The tape implicating the President is genuine
By Liana Bezhanishvili
Tuesday, April 27A recorded phone conversation which implies that President Saakashvili was behind the fake Imedi TV broadcast which said that the Russians were invading is genuine, says London-based business intelligence and corporate investigations firm GPW which has examined the recording. The firm says however that some parts of the conversation may have been deleted.
GPW was commissioned to ascertain the veracity of the conversation between Imedi TV’s Managing Director Giorgi Arveladze and his deputy Eka Tsamalashvili by Davit Gamkrelidze, leader of the New Rights Party, which is part of the Alliance for Georgia. The recording of conversation, which supposedly took place before the fake report aired, was posted on a Russian-language website on March 15, two days after the report was broadcast. Both Arveladze and Tsamalashvili had previously acknowledged that it is their voices which can be heard in the recording but claimed that the tape itself was a fabrication. Both said that the recording was a montage of several separate conversations made simply to implicate President Saakashvili in making the fake report. Arveladze said that it was made by the Russian special services at a sensitive political period to fuel anti-Government sentiments. Lawmakers from the ruling party took the same position, rejecting calls for a Parliamentary probe.

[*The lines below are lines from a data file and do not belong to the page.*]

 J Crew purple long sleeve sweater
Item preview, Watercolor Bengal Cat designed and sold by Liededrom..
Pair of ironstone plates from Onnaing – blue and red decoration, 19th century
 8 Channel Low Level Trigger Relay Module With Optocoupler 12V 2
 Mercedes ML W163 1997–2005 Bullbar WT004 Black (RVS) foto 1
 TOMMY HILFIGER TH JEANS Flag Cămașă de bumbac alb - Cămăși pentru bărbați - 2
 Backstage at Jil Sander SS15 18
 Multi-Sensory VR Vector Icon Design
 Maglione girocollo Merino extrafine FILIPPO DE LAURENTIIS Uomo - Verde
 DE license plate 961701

GPW's report on the tape, which was presented by Alliance for Georgia on April 26, says that Isabel Picornell, a certified fraud examiner, and Donald Rayfield, Professor Emeritus of Russian and Georgian Studies at Queen Mary College in London had been hired to make a forensic linguistic examination of the tape. “Picornell and Rayfield have concluded that the conversation is genuine. The overall lexical linking is consistent with a single conversation and both experts have discounted claims that the recording is a montage,” the report reads. It also concludes however that there are some inconsistencies in the recorded conversation suggesting that it may have been tampered with. “These inconsistencies may point to a deletion of parts of the recording, but there is no evidence of insertions or additions,” it says. The experts noted that “the inconsistencies all occur during the part of the conversation where Mikheil Saakashvili is referenced.”

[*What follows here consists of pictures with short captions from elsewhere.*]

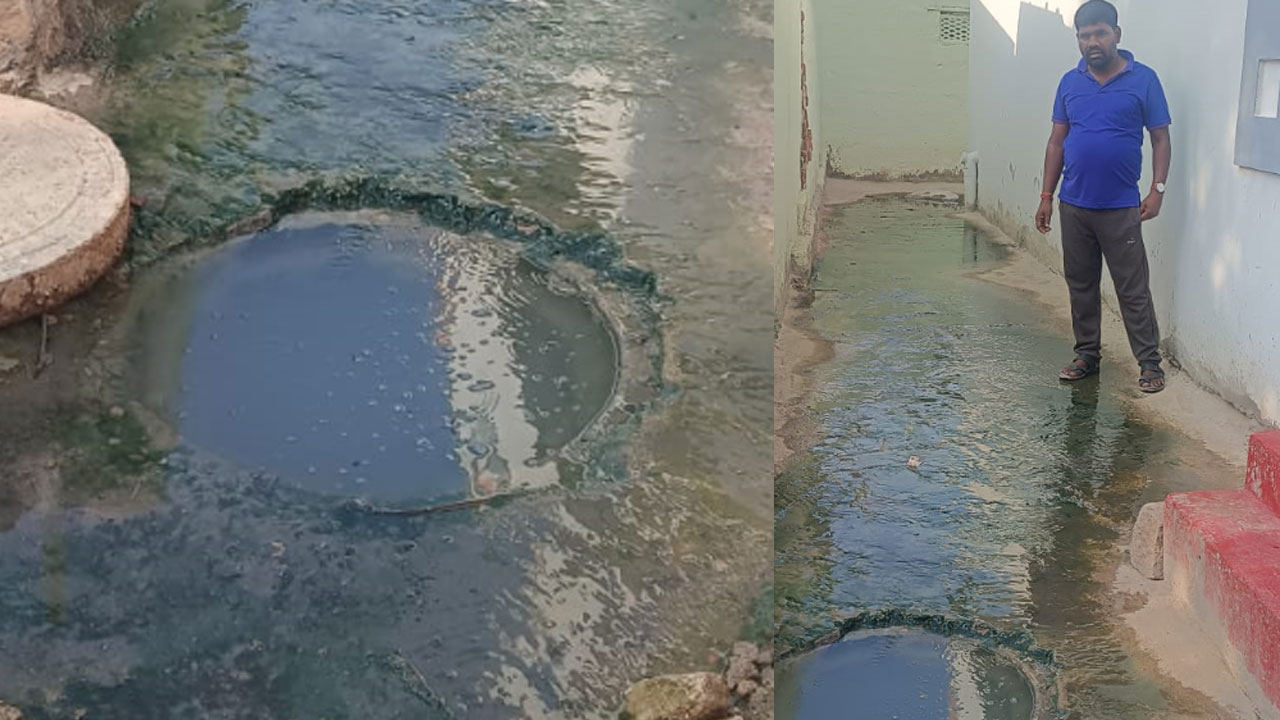 నానక్‌నగర్‌లో పడకేసిన పారిశుద్ధ్యం.. ఇండ్ల మధ్య‌న‌ ఏరులై పారుతున్న మురుగునీరు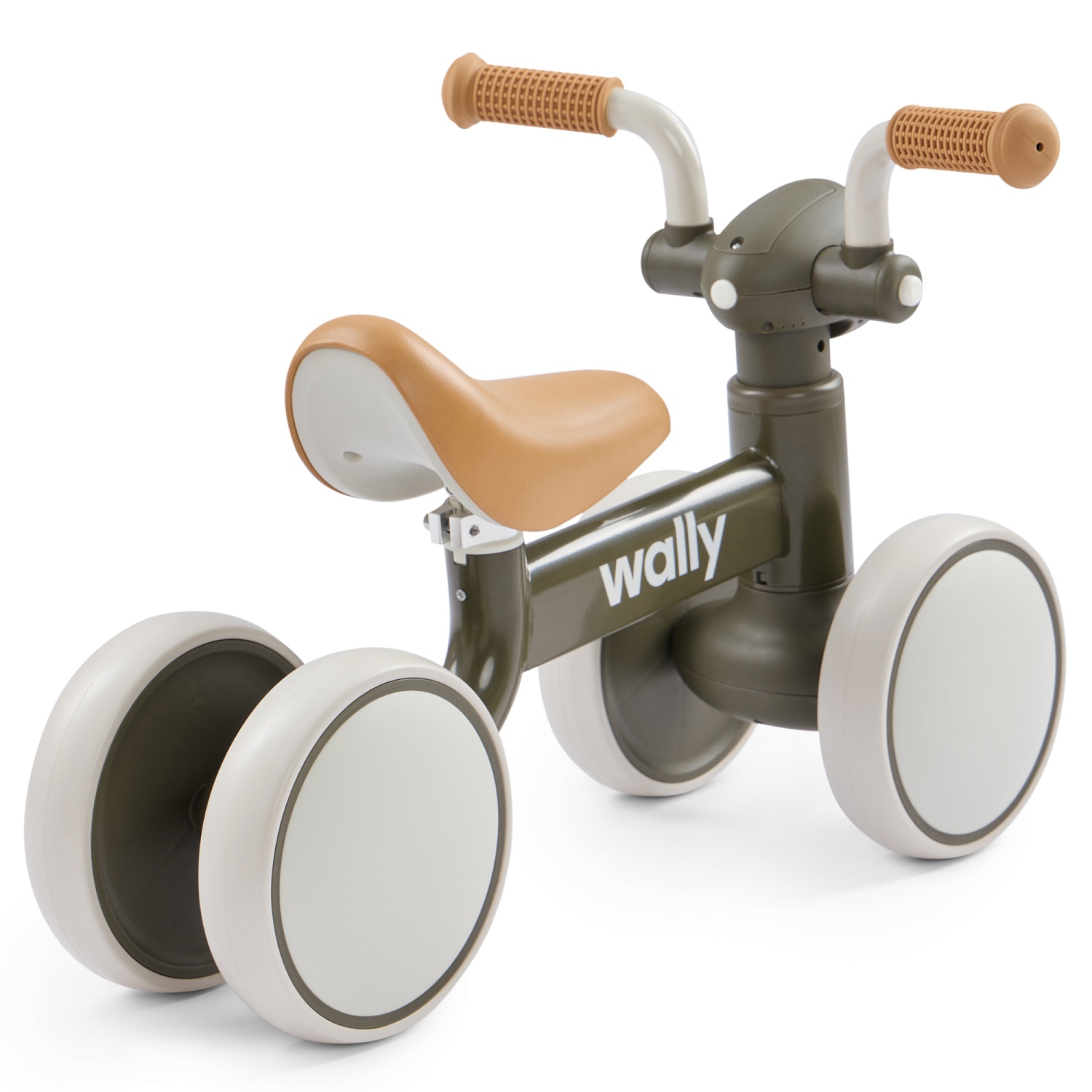 Happy Baby Беговел WALLY «УОЛЛИ», dark olive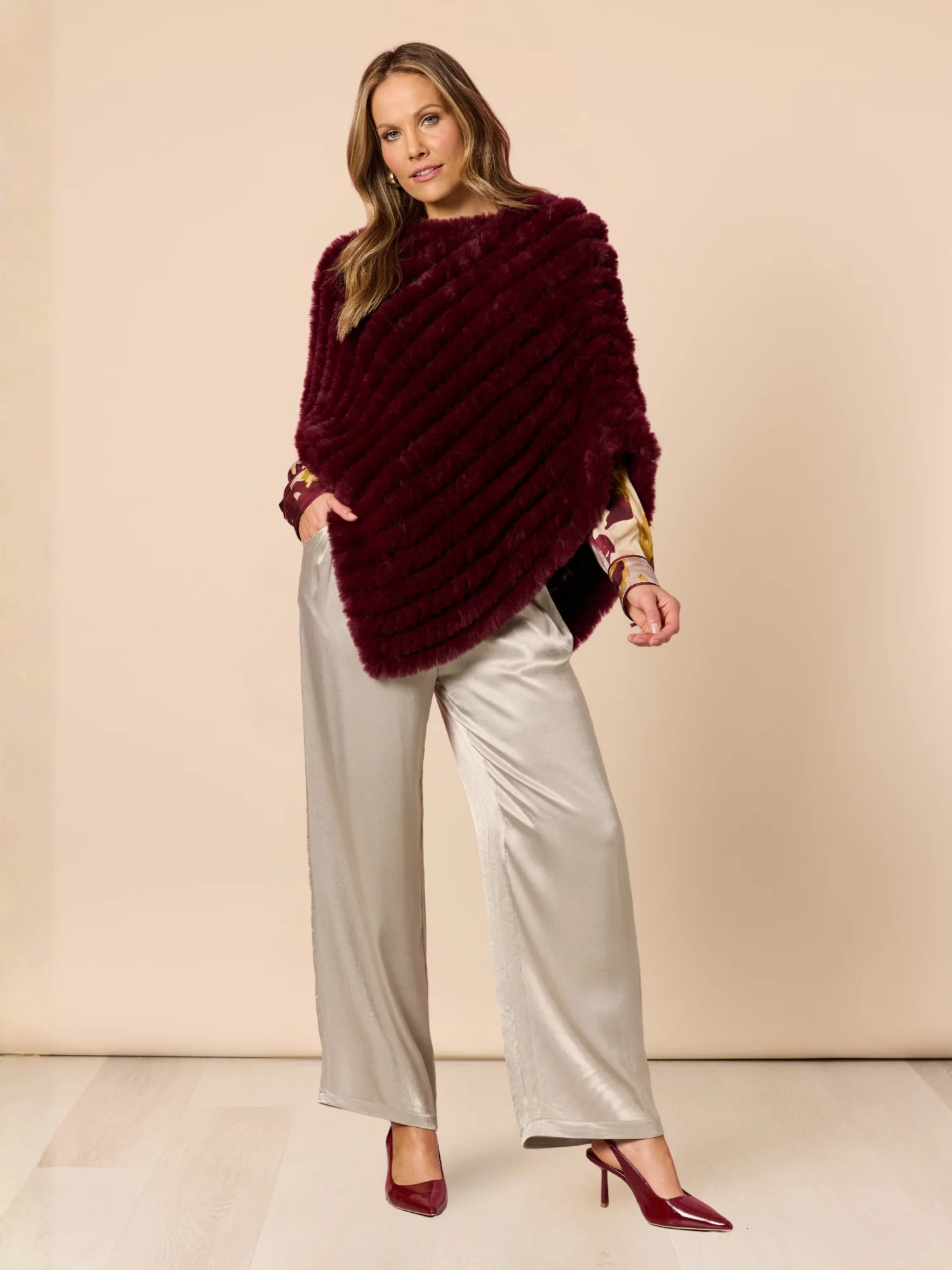 Opera Wide Leg Pant - Champagne - Image 7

In the conversation Arveladze mentions “Misha” – a short form of the name Mikheil, and the name by which President Saakashvili is usually referred to - twice. He tells his interlocutor that “Misha” wants the fake report to be aired without any warning to viewers. Arveladze brings up “Misha” after his deputy Tsamalashvili warns her boss that airing the fake report without a warning would be a violation of the law on broadcasting. “Both Picornell and Rayfield believe that the conversation is genuine, although inconsistencies might point to interferences with the recording. However, as Rayfield has stated, even these inconsistencies can be explained without compromising the integrity of the recording,” the report says.

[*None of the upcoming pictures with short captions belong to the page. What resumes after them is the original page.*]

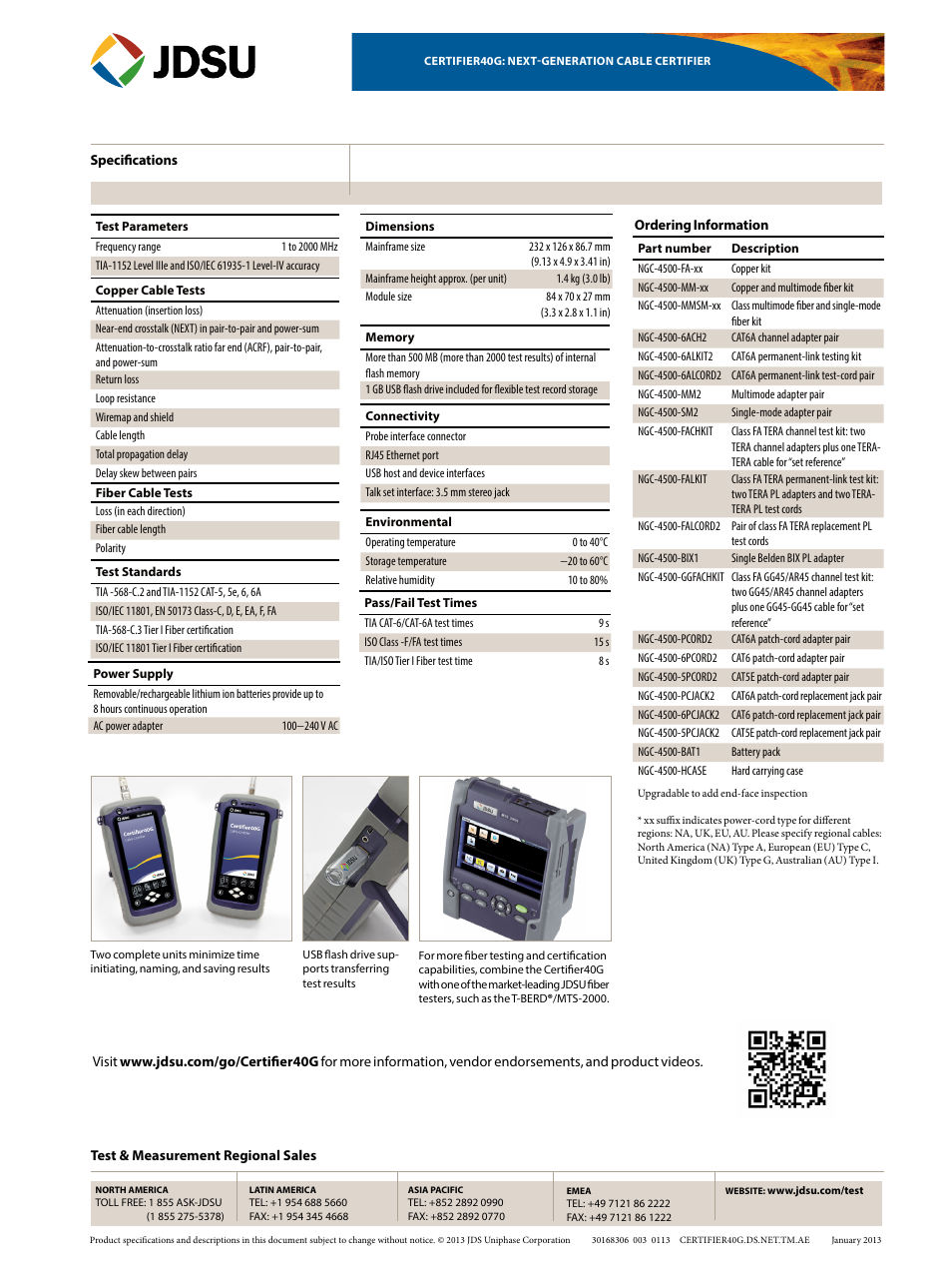 Atec JDSU-NGC-4500 User Manual | Page 4 / 4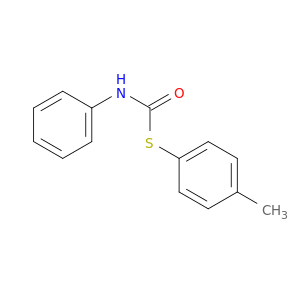 Carbamothioic acid, phenyl-, S-(4-methylphenyl) ester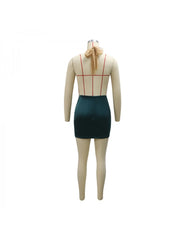 Embroidery Hotfix Rhinestones Backless Dresses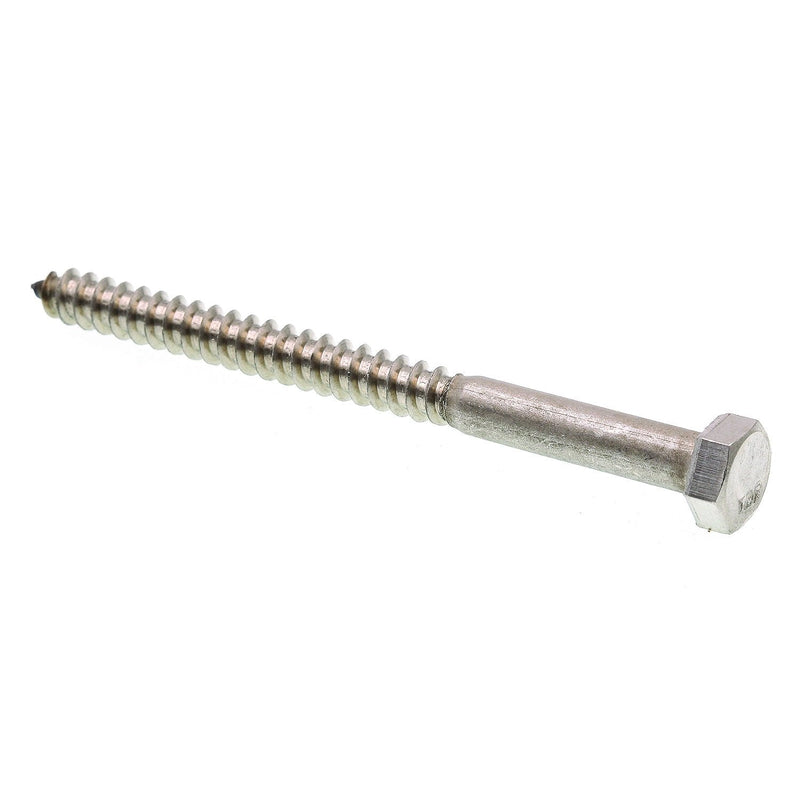 [Australia - AusPower] - Prime-Line 9055838 Hex Lag Screws, 5/16 in. X 4 in., Grade 18-8 Stainless Steel, 15-Pack 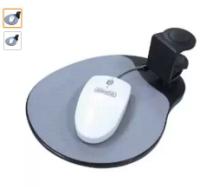 4 X Aidata Mouse Platform Under Desk - black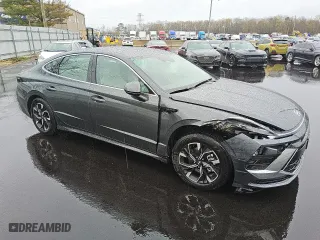 2025 Hyundai Sonata SEL with VIN KMHL64JA9SA474709, listed as a Copart auction lot 52705485 with 0 mi miles and Clean Title. Bid and sale history available at carsss.com. Image 4.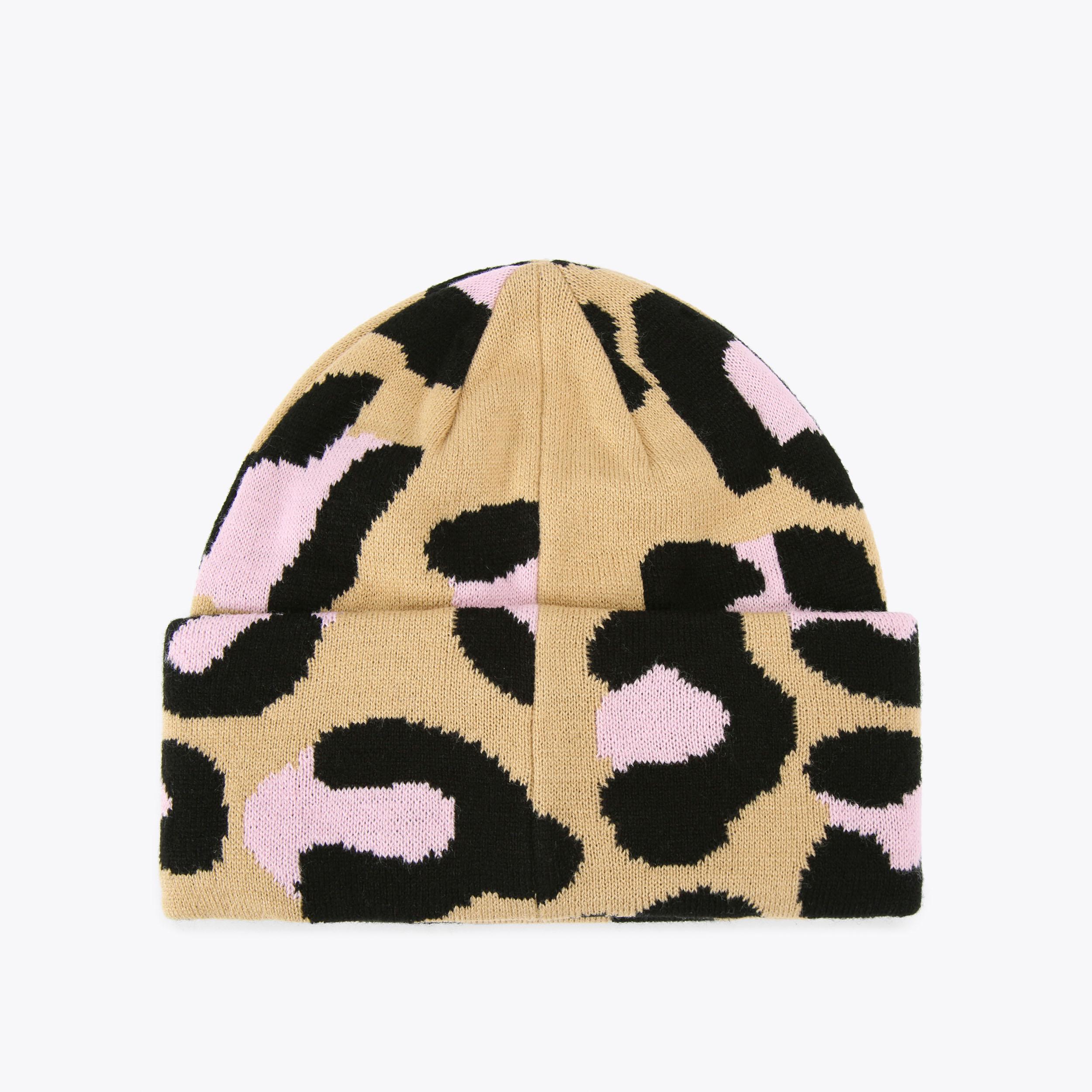 SOUTHBANK BEANIE Leopard Print Knitted Hat by KURT GEIGER LONDON display picture 1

The report focuses on the forensic linguistic examination of the recording rather than on its technical aspects. It does however say that experts from London-based firm BSB Forensics have also examined the technical content of the recording, in which each speaker is recorded on a separate channel. “This and other technical factors strongly indicate that the recording was an intercept made at a main exchange,” the report reads without giving details of these “other technical factors”.
During the presentation of the GPW report leaders of the Alliance for Georgia told reporters that the Georgian Prosecutor’s Office should launch an investigation into the case. Davit Usupashvili, leader of the Republican Party, also part of the Alliance for Georgia, said that Arveladze had violated number of clauses of the criminal code, in particular by obstructing the professional activities of a journalist, obstructing entrepreneurship and undertaking illegal entrepreneurship. Usupashvili claimed that Arveladze, despite knowing that airing the fake report without warning captions would be a violation of the law and would harm Imedi TV insisted on doing that. He also said that President Saakashvili had violated the Constitution through his involvement in this affair, specifically the clause which states that “interference in the creative process and censorship in the field of creative activity shall be impermissible” and the clause stating that “the mass media shall be free and censorship of it shall be impermissible.”
“We should take responsibility and initiative concrete legal action to bring this case to an end,” said Irakli Alasania, leader of Alliance for Georgia, who is running for Tbilisi Mayor. “This fake broadcast traumatised the public, it created psychological trauma… Taking action and bringing this case to its conclusion is a matter of national dignity,” he said.